#### PROBLEM DETAILS
Carry on the news report about cost overruns at Georgia's Plant Vogtle, picking up after its last sentence.

#### DOCUMENT EXCERPT
★ ★ ★ ★

ATLANTA -- Georgia’s nuclear Plant Vogtle faces a showdown next week. The troubled plant has doubled in cost over the last decade. New cost overruns have sent one utility into open revolt, and Georgia lawmakers are also making demands.
Although Georgia Power is the big driver behind the construction of units three and four at Plant Vogtle, other utilities are helping to foot the bill. And one of them, Jacksonville Florida-based JEA is saying 'enough already.'
"We believe, as a company, that the project has grossly been mismanaged and should be stopped immediately," said JEA CEO Aaron Zahn, in an exclusive interview with 11Alive News.
JEA has purchased billboards around metro Atlanta describing Vogtle as a “$30 billion mistake.” One billion of that has already come from Jacksonville area ratepayers.
"You have to know when to say when. And the sunk costs argument isn’t a very good argument. Saying just because we’ve come this far, we should continue to spend more money after a bad project?" Zahn asked. "Just because you can afford to buy something doesn’t mean you should buy something." Zahn says the utility has already procured cheaper solar power that would negate JEA's power loss from the Vogtle project and be cheaper to use than nuclear power.

★ ★ ★ ★

#### MATERIAL PROVIDED
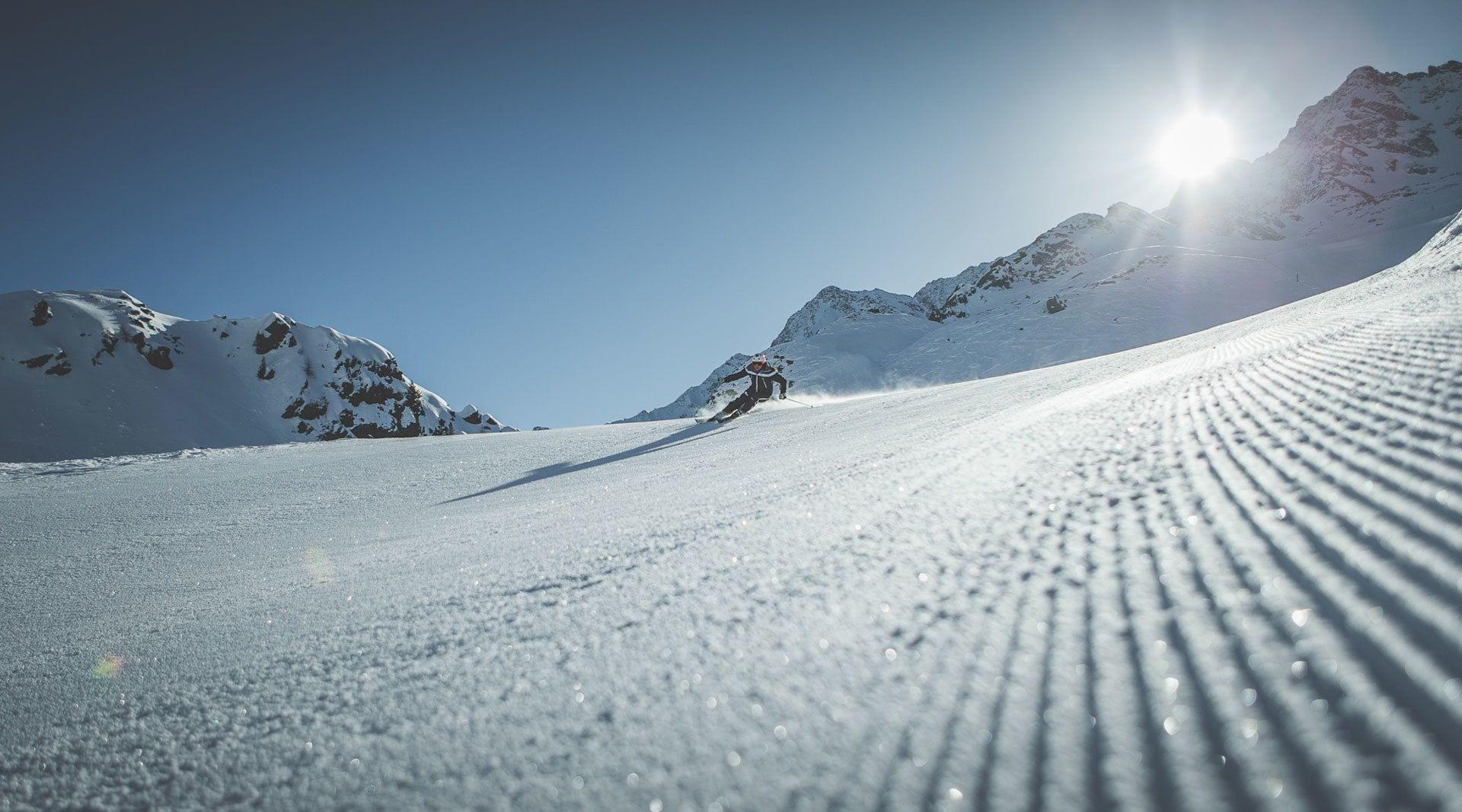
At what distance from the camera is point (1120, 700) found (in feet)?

★ ★ ★ ★

#### ANSWER
But Georgia Power and state government officials have backed the project for ten years as a way to ensure the state’s future electrical power. In 2008 Vogtle was a 14 billion dollar project, due to finish in 2013. By September of last year it was up to $27 billion. Now Zahn says it’s climbing beyond $31 billion.
This week 20 members of the legislature signed a letter asking the utilities building Vogtle to establish “a cost cap… that protects all Georgia electric ratepayers from this and future overruns.”
At the same time, Gov. Nathan Deal sent a letter to Georgia Power asking the utilities “to follow through on the commitments you made, to complete construction of Plant Vogtle units 3 & 4.” Georgia Power says the construction project has employed more than 7,000 workers on the Burke County site.
The erosion of Vogtle's powerful support is noteworthy to the projects longtime critics like Colleen Kiernan of the League of Conservation Voters. "Now you see some political pressure coming in to support the (electrical) co-ops and the city utilities (which have helped fund Vogtle), and that’s something new in this project," Kiernan said.
The question appears to be whether Georgia Power shareholders will start absorbing the new cost overruns at Plant Vogtle, rather than utility ratepayers. If Georgia Power decides to do that, it could ward off the revolt JEA is leading. If not – Vogtle could get scuttled as early as next week.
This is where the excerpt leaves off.